[Spatial reasoning question data]
+-------+
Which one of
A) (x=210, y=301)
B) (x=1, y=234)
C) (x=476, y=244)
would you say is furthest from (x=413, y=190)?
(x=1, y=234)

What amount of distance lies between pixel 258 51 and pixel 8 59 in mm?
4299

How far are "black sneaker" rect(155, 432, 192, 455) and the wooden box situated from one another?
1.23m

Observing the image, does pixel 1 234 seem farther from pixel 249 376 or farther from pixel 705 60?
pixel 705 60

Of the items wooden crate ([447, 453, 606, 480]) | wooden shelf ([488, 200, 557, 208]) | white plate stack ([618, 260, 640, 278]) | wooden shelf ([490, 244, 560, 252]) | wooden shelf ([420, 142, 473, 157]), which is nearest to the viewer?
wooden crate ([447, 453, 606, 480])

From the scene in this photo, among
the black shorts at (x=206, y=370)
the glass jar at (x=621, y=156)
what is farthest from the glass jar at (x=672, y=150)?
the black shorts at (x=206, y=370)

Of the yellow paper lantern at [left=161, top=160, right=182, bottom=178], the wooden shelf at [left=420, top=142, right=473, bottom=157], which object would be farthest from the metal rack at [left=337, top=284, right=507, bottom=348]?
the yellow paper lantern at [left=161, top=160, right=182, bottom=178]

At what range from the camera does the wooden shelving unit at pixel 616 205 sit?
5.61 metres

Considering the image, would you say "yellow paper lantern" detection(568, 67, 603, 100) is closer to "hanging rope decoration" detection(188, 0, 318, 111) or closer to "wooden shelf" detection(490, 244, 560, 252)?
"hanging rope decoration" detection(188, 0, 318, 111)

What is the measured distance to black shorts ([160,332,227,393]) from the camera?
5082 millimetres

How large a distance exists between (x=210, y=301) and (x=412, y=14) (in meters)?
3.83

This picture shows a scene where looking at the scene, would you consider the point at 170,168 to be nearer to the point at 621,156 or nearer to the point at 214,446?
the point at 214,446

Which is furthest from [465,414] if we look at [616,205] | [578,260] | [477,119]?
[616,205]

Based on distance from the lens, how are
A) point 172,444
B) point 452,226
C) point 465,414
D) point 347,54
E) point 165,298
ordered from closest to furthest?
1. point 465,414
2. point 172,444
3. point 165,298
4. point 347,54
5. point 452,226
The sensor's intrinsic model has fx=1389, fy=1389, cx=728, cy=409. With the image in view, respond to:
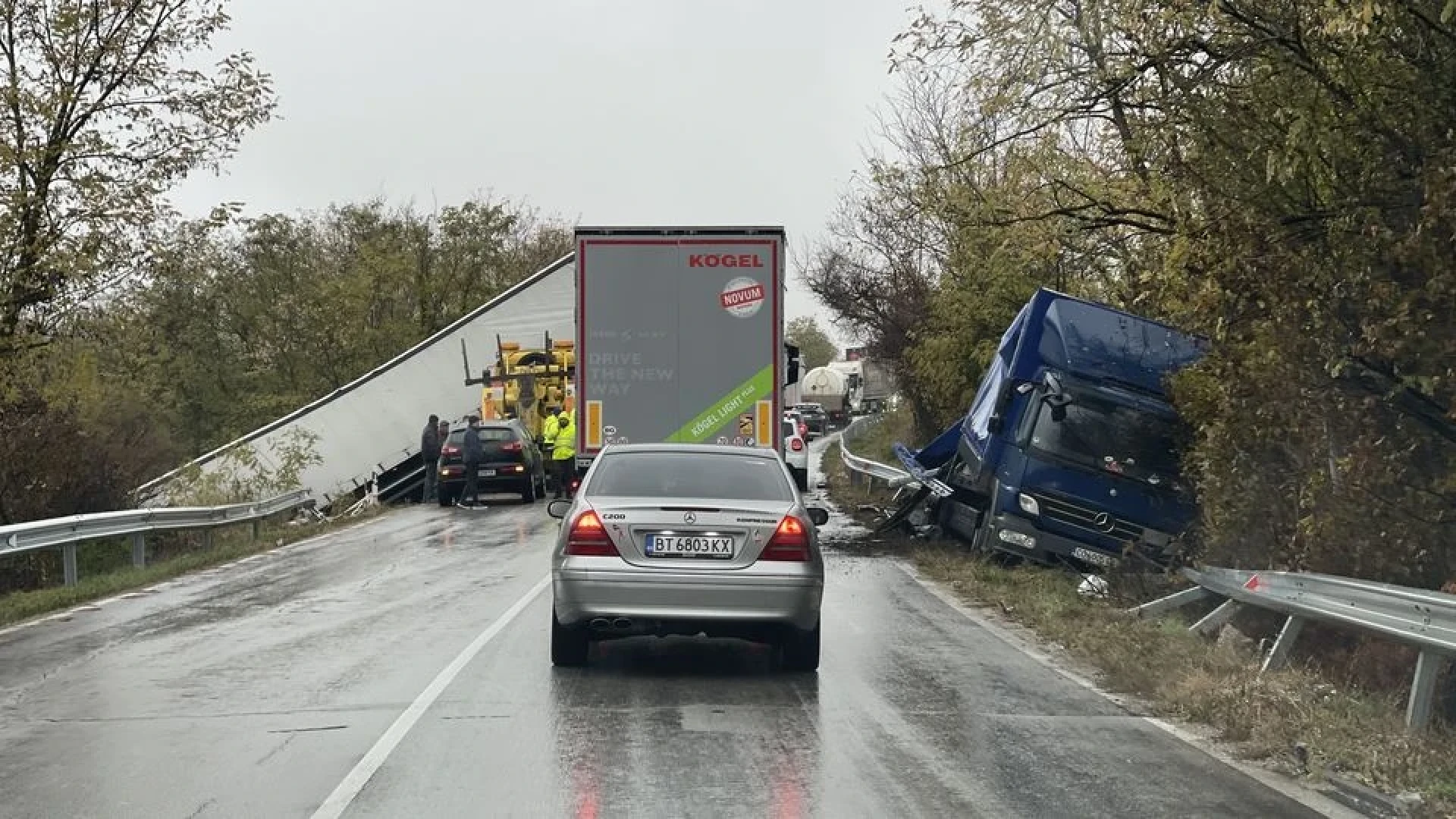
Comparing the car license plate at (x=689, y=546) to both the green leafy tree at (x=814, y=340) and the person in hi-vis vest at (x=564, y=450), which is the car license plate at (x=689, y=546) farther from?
the green leafy tree at (x=814, y=340)

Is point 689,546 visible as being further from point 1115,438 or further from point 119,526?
point 119,526

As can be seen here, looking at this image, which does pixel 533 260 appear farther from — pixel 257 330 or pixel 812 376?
pixel 812 376

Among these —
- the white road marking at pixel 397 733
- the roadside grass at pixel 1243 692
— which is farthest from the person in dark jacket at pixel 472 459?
the white road marking at pixel 397 733

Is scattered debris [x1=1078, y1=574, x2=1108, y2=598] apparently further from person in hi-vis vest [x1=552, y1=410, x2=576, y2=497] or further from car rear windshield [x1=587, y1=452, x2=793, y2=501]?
person in hi-vis vest [x1=552, y1=410, x2=576, y2=497]

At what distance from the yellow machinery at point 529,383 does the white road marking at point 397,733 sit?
20.1 m

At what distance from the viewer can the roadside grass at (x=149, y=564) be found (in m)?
13.2

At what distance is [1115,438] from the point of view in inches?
589

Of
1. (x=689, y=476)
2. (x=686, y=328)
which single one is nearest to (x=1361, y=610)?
(x=689, y=476)

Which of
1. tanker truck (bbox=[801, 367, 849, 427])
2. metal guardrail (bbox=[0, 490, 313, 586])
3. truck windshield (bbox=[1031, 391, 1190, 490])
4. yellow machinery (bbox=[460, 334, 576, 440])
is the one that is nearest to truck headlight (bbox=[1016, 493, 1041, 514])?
truck windshield (bbox=[1031, 391, 1190, 490])

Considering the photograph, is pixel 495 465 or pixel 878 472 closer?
pixel 878 472

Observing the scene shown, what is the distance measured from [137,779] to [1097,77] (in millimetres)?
8291

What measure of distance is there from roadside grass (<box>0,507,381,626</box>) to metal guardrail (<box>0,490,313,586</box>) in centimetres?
33

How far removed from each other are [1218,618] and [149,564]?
1316cm

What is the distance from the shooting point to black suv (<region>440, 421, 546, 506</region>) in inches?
1055
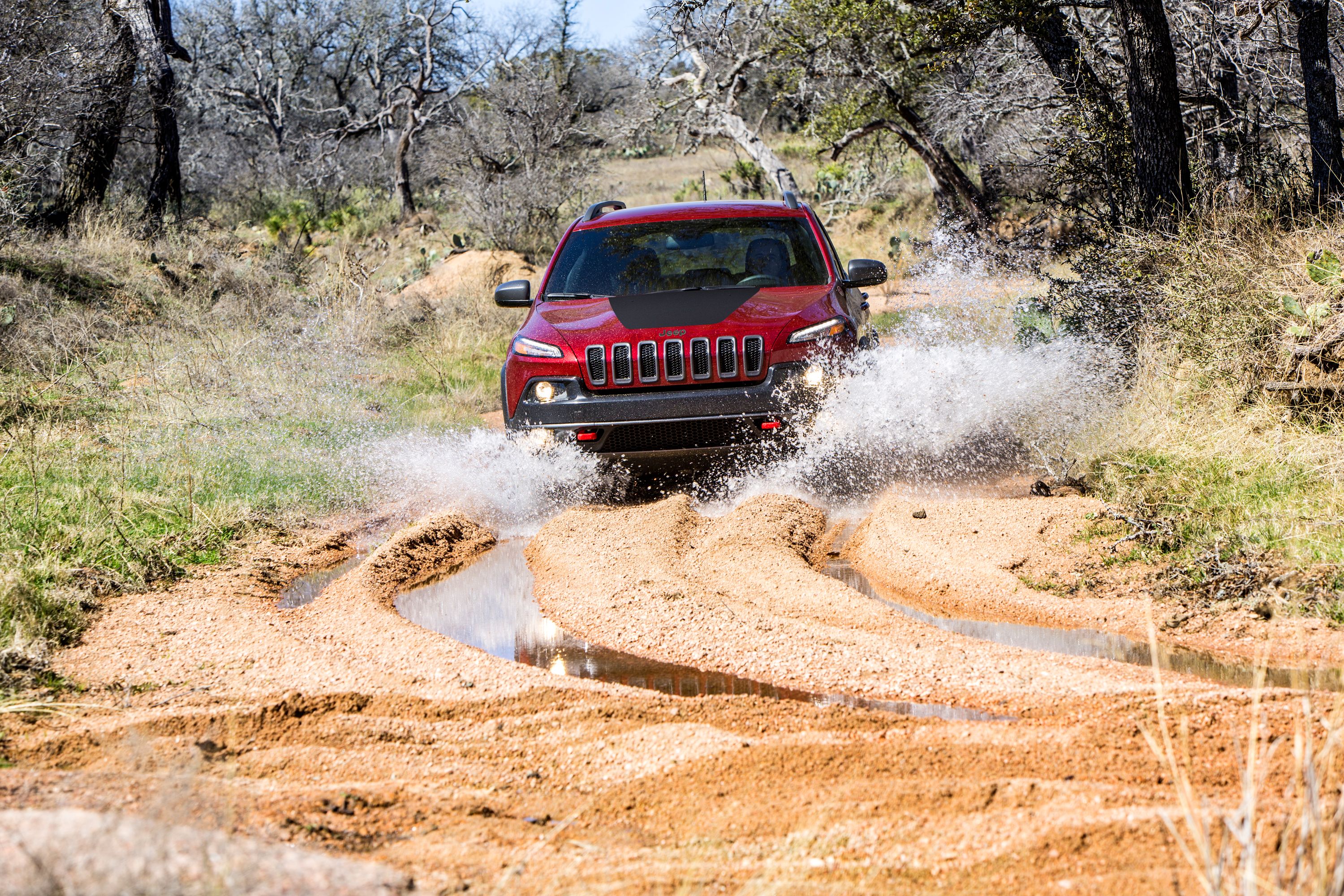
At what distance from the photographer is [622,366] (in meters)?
6.32

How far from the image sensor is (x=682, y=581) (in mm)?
5051

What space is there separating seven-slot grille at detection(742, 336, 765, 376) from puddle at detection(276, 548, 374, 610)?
7.75ft

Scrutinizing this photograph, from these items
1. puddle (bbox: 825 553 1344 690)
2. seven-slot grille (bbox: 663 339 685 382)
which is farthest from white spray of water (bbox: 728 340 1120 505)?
puddle (bbox: 825 553 1344 690)

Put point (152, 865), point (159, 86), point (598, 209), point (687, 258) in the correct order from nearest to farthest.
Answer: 1. point (152, 865)
2. point (687, 258)
3. point (598, 209)
4. point (159, 86)

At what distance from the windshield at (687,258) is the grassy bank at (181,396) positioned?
2.17 m

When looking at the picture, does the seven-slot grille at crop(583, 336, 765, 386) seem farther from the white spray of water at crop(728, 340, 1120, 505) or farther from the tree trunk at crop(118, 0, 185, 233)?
the tree trunk at crop(118, 0, 185, 233)

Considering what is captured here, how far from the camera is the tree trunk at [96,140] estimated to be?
15734 millimetres

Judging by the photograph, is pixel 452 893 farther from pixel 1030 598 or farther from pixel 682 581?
pixel 1030 598

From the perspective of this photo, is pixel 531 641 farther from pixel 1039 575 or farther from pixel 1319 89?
pixel 1319 89

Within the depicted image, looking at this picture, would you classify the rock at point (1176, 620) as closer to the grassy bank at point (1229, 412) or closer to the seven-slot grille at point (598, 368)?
the grassy bank at point (1229, 412)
+-------+
> **Stated problem**:
Give every record back exactly as it reads, with no images.

> **Solution**:
Which one of
A) (x=210, y=301)
B) (x=1, y=234)
C) (x=476, y=244)
would you say is furthest from (x=413, y=190)?
(x=1, y=234)

What amount of distance lies between pixel 258 51 and pixel 8 59 in mm?
4299

How far are "black sneaker" rect(155, 432, 192, 455) and the wooden box situated from one another?
1.23m

Observing the image, does pixel 1 234 seem farther from pixel 249 376 or farther from pixel 705 60?
pixel 705 60

Of the items wooden crate ([447, 453, 606, 480]) | wooden shelf ([488, 200, 557, 208]) | white plate stack ([618, 260, 640, 278]) | wooden shelf ([490, 244, 560, 252]) | wooden shelf ([420, 142, 473, 157]), which is nearest to the viewer?
wooden crate ([447, 453, 606, 480])

From the scene in this photo, among
the black shorts at (x=206, y=370)
the glass jar at (x=621, y=156)
what is farthest from the glass jar at (x=672, y=150)?
the black shorts at (x=206, y=370)

Of the yellow paper lantern at [left=161, top=160, right=182, bottom=178], the wooden shelf at [left=420, top=142, right=473, bottom=157], which object would be farthest from the metal rack at [left=337, top=284, right=507, bottom=348]?
the yellow paper lantern at [left=161, top=160, right=182, bottom=178]

At what range from the camera does the wooden shelving unit at pixel 616 205 sit?
5.61 metres

Considering the image, would you say "yellow paper lantern" detection(568, 67, 603, 100) is closer to "hanging rope decoration" detection(188, 0, 318, 111) or closer to "wooden shelf" detection(490, 244, 560, 252)?
"hanging rope decoration" detection(188, 0, 318, 111)

What is the measured distance to black shorts ([160,332,227,393]) from the camera?
5082 millimetres

How large a distance exists between (x=210, y=301) and (x=412, y=14) (in meters)?
3.83

This picture shows a scene where looking at the scene, would you consider the point at 170,168 to be nearer to the point at 621,156 or nearer to the point at 214,446?
the point at 214,446

Which is furthest from [465,414] if we look at [616,205] | [578,260] | [477,119]?
[616,205]

Based on distance from the lens, how are
A) point 172,444
B) point 452,226
C) point 465,414
D) point 347,54
E) point 165,298
ordered from closest to furthest?
1. point 465,414
2. point 172,444
3. point 165,298
4. point 347,54
5. point 452,226
The sensor's intrinsic model has fx=1389, fy=1389, cx=728, cy=409. With the image in view, respond to:
Comparing the car license plate at (x=689, y=546) to both the green leafy tree at (x=814, y=340) and the person in hi-vis vest at (x=564, y=450), which is the car license plate at (x=689, y=546) farther from?
the green leafy tree at (x=814, y=340)

Is point 689,546 visible as being further from point 1115,438 or further from point 119,526?
point 119,526

As can be seen here, looking at this image, which does pixel 533 260 appear farther from — pixel 257 330 or pixel 812 376?
pixel 812 376

Among these —
- the white road marking at pixel 397 733
- the roadside grass at pixel 1243 692
— which is farthest from the person in dark jacket at pixel 472 459?
the white road marking at pixel 397 733

Is scattered debris [x1=1078, y1=574, x2=1108, y2=598] apparently further from person in hi-vis vest [x1=552, y1=410, x2=576, y2=497] or further from car rear windshield [x1=587, y1=452, x2=793, y2=501]?
person in hi-vis vest [x1=552, y1=410, x2=576, y2=497]

At what distance from the yellow machinery at point 529,383 does the white road marking at point 397,733 sit?
20.1 m

At what distance from the viewer can the roadside grass at (x=149, y=564) be found (in m)?
13.2

At what distance is [1115,438] from the point of view in inches?
589

Of
1. (x=689, y=476)
2. (x=686, y=328)
which single one is nearest to (x=1361, y=610)?
(x=689, y=476)

Which of
1. tanker truck (bbox=[801, 367, 849, 427])
2. metal guardrail (bbox=[0, 490, 313, 586])
3. truck windshield (bbox=[1031, 391, 1190, 490])
4. yellow machinery (bbox=[460, 334, 576, 440])
is the one that is nearest to truck headlight (bbox=[1016, 493, 1041, 514])?
truck windshield (bbox=[1031, 391, 1190, 490])

Considering the photograph, is pixel 495 465 or pixel 878 472 closer?
pixel 878 472

Observing the scene shown, what is the distance measured from [137,779] to [1097,77] (in millimetres)?
8291

What measure of distance is there from roadside grass (<box>0,507,381,626</box>) to metal guardrail (<box>0,490,313,586</box>) in centimetres?
33

How far removed from each other are [1218,618] and [149,564]?
1316cm

What is the distance from the shooting point to black suv (<region>440, 421, 546, 506</region>) in inches?
1055
At what distance from the photographer is [622,366] (in meters)?
6.32

How far from the image sensor is (x=682, y=581) (in mm)?
5051

What space is there separating seven-slot grille at detection(742, 336, 765, 376) from puddle at detection(276, 548, 374, 610)?
7.75ft

Scrutinizing this photograph, from these items
1. puddle (bbox: 825 553 1344 690)
2. seven-slot grille (bbox: 663 339 685 382)
which is farthest from white spray of water (bbox: 728 340 1120 505)?
puddle (bbox: 825 553 1344 690)

Put point (152, 865), point (159, 86), point (598, 209), point (687, 258) in the correct order from nearest to farthest.
Answer: 1. point (152, 865)
2. point (687, 258)
3. point (598, 209)
4. point (159, 86)

At what distance from the windshield at (687,258) is the grassy bank at (181,396) positioned?
2.17 m

When looking at the picture, does the seven-slot grille at crop(583, 336, 765, 386) seem farther from the white spray of water at crop(728, 340, 1120, 505) or farther from the tree trunk at crop(118, 0, 185, 233)?
the tree trunk at crop(118, 0, 185, 233)

Considering what is captured here, how far from the camera is the tree trunk at [96,140] estimated to be?
15734 millimetres

Judging by the photograph, is pixel 452 893 farther from pixel 1030 598 or farther from pixel 682 581?
pixel 1030 598

From the perspective of this photo, is pixel 531 641 farther from pixel 1039 575 or farther from pixel 1319 89?
pixel 1319 89

Within the depicted image, looking at this picture, would you classify the rock at point (1176, 620) as closer to the grassy bank at point (1229, 412) or closer to the seven-slot grille at point (598, 368)?
the grassy bank at point (1229, 412)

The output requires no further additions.